黒トリガーによる浸食が進んでいたせいで、
本来はそこまでではなかったのだと
ミラが言っていたが。
その本来を知らない者としては、
ただただ性格の悪そうな輩であった。
「なんだあ?お前も掴まったか」
ざまあみろ。
けたけた笑うそれは。
ああ、記憶と一寸も違いないなと思わせた。
「ふん、お前とは違う」
鬼怒田はなんだかんだ、女性には優しい。
最初から礼儀正しいカノンに対して、
特に負の感情を抱くことはなかった。
「ふむぅ、どうにかして能力を観たいものだが」
「仮想空間があると、忍田さんから聞きました」
音を外部と遮断することが出来るなら。
空間内以外は被害がないだろうと説明する。
「そうか。

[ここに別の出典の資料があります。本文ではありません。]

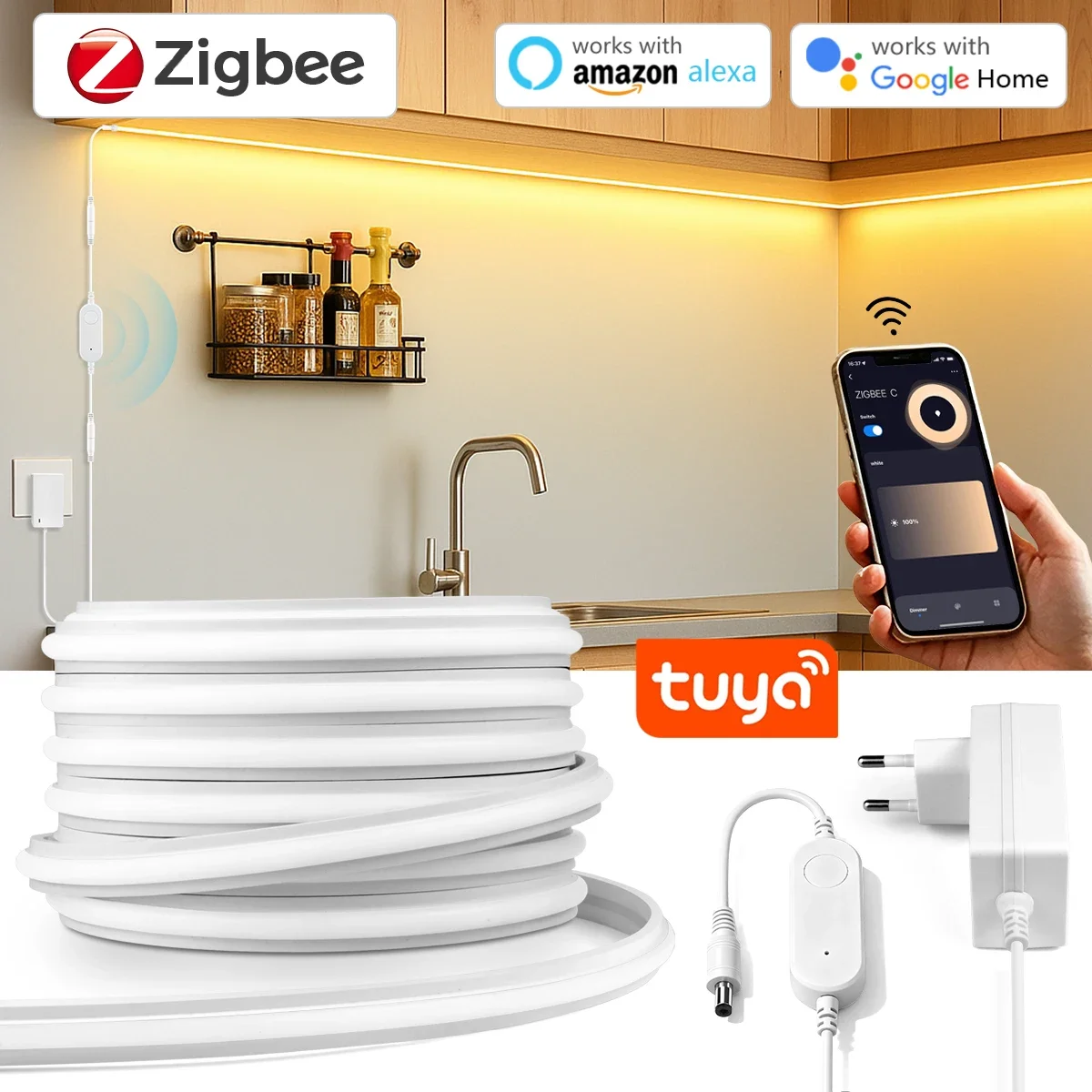 Zigbee Coordinator Stick - Striscia LED Neon Zigbee 3.0 24V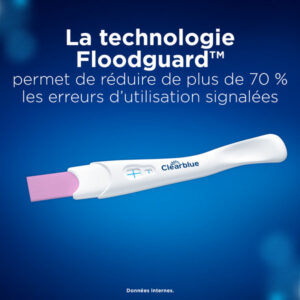 Test de grossesse Clearblue Détection Rapide, Kit avec 2 tests - Image 6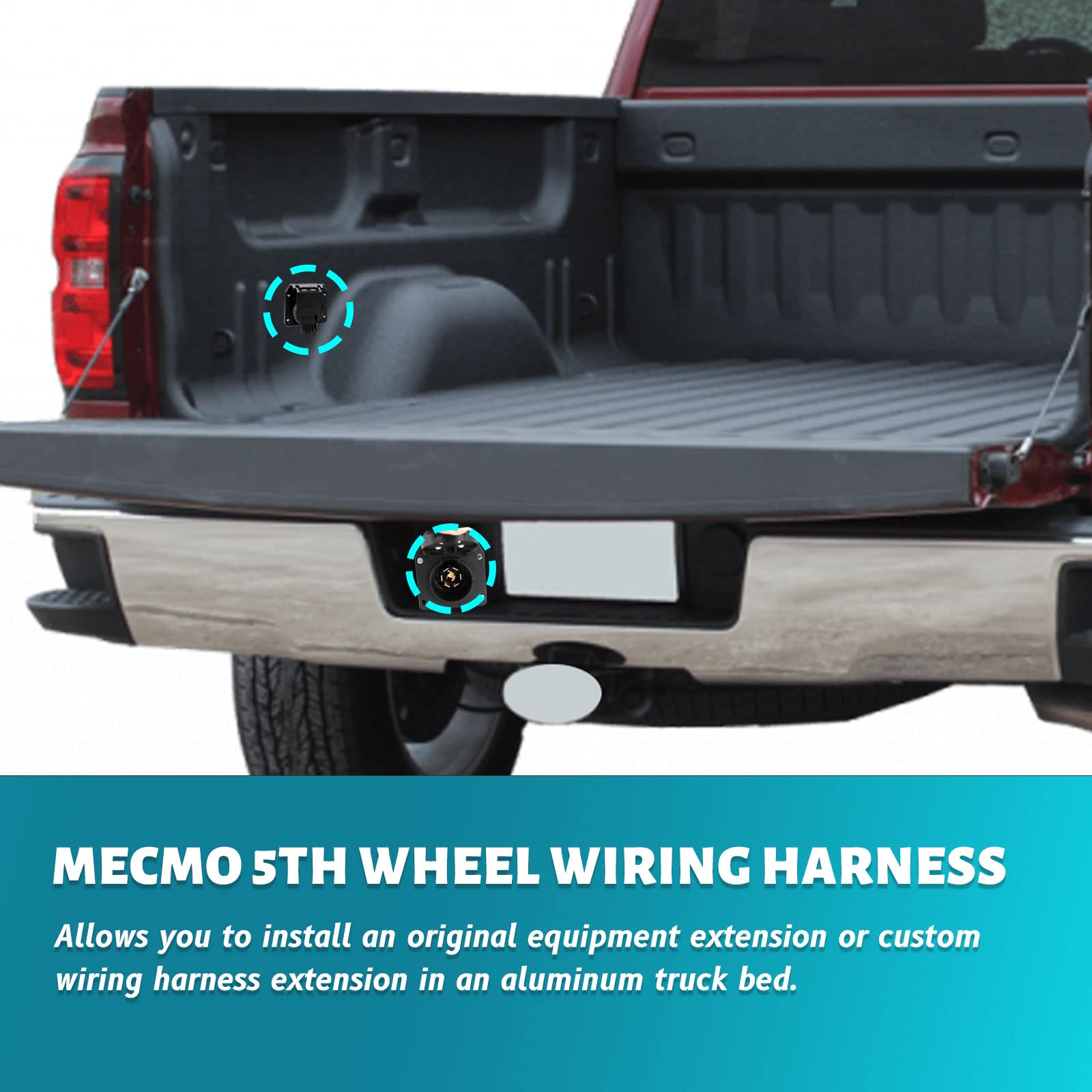 MECMO harness next to ruler showing 7-foot length for proper fitment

ならば、用意しよう」
少し待っていてくれ。
そう言われ、しばしその場で待つ。
雷蔵が興味深そうに話しかけて来る。
「音、なんだ。かなり特殊だね」
「はい。アフトでも、それはもう」
聞こえさえすれば、
とてつもない範囲に及ぶ。
まさに、脅威の代物。
エネドラは。
幽閉時に見た時、死人のようだったと笑い。
雷蔵に、はたかれていた。
「待たせたな」
鬼怒田に声を掛けられ、移動する。
案内してもらった仮想空間に着く。
中には、おびただしい数のトリオン兵が配置されていた。
「いけるかね?」
「…………はい」
鬼怒田が退出し、合図を送る。
笛を発現させ、構える。
――――――――――
バタバタッ ドタンッ
次々に、兵が地面に倒れていく。
見ていた者たちは、その光景に驚愕する。
「これは、…………」
「恐ろしいな」
「敵でなくてよかったというべきか」
「肝を冷やすわい」
その場には、忍田と鬼怒田。
根付、城戸指令はモニターでその様子を見ていた。